Zainab al-Khawaja, 32, was taken into custody in March with her 17-month-old son over several charges, including tearing up a picture of King Hamad bin Isa al-Khalifa, the country's leader.
The charges have not been dropped, however, and she still faces up to three years in prison.
Her sister, Maryam al-Khawaja, told BuzzFeed News: "It's great for Zainab to be going home to her children, but as far as we know the [charges] have not been dropped and she remains at risk of arrest at any time.
"What Bahrain needs isn't only for prisoners of conscience to be released, but for the system that puts them in prison to begin with to be changed. Otherwise all releases are temporary, and people will continue to be arrested and imprisoned for practicing basic rights."
The arrest of Zainab al-Khawaja – known on social media as Angry Arabia on Twitter, where she has tens of thousands of followers – had prompted outrage on social media and mounting pressure from the international community.
In February the US secretary of state, John Kerry, was told by Bahrain's foreign minister that she would be released on humanitarian grounds, while the British Foreign Office was also known to have raised the case "at the highest levels".
News of Khawaja's release comes a day after an appeals court increased a prison sentence imposed on a Shiite opposition leader, Sheik Ali Salman, from four to nine years.

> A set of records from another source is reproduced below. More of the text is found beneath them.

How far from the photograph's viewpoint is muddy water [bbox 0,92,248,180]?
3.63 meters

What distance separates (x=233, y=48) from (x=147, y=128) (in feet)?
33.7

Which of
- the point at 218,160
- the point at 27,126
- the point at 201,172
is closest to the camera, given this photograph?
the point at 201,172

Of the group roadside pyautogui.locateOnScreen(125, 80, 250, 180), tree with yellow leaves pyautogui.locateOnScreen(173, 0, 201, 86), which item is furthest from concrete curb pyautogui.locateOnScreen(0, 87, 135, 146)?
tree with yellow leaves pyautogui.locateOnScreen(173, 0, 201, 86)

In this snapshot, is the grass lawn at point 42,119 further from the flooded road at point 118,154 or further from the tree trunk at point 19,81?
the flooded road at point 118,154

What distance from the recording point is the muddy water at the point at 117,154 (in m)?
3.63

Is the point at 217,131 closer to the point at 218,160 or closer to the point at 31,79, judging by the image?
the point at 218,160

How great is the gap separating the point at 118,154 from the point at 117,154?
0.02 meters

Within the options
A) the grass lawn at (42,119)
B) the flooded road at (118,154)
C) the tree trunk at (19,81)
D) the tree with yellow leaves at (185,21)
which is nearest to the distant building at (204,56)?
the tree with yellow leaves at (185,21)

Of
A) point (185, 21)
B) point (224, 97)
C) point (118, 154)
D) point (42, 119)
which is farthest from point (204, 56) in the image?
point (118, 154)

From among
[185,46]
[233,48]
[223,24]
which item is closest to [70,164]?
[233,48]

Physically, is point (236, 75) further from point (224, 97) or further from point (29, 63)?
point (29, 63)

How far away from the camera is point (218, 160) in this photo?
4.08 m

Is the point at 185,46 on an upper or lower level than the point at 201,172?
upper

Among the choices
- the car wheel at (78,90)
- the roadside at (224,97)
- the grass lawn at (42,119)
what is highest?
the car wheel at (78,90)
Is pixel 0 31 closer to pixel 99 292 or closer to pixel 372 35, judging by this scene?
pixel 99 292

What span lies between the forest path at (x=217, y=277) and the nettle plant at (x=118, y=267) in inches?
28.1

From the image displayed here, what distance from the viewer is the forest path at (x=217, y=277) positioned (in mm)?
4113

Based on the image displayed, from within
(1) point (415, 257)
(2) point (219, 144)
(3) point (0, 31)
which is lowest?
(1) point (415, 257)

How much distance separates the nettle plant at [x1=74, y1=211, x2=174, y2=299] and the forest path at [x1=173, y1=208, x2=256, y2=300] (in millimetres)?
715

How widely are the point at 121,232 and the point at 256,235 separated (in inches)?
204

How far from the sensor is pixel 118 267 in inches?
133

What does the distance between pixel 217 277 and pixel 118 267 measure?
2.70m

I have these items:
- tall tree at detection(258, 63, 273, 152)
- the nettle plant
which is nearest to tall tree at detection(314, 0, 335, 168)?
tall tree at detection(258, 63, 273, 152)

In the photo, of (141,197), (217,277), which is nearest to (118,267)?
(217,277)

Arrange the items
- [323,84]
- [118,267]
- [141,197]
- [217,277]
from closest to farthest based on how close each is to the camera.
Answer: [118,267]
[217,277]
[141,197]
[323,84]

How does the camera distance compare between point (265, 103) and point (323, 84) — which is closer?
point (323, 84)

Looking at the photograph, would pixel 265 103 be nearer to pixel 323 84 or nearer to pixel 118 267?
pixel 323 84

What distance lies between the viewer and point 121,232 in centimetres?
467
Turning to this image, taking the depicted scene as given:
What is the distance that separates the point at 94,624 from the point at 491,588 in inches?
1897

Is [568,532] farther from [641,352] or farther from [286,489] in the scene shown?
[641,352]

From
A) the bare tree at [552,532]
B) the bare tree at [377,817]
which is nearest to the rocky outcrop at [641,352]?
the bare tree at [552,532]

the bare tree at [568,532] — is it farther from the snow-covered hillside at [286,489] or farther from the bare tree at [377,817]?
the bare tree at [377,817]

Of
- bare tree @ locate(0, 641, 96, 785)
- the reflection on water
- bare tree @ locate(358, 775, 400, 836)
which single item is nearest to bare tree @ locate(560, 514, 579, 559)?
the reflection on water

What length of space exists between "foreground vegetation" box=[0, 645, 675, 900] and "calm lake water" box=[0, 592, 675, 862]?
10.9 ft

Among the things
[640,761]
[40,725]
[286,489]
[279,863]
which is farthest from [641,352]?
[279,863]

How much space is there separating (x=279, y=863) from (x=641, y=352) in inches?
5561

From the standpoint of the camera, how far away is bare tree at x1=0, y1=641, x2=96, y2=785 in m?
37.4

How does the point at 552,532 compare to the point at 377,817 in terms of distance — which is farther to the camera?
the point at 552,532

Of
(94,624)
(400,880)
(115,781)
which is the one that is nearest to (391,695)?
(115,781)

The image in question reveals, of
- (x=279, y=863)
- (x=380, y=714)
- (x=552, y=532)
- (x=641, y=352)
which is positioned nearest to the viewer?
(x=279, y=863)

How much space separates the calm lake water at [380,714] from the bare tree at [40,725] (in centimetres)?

Sayed Ahmed Alwadaei, director of advocacy at the Bahrain Institute for Rights and Democracy, called the U-turn a "PR stunt".
"She should never have been in prison to begin with," he said. "And in the last 24 hours, Bahraini courts increased an opposition leader's prison term from four years to nine, rendered over 20 people stateless, and upheld the death sentences of torture victims."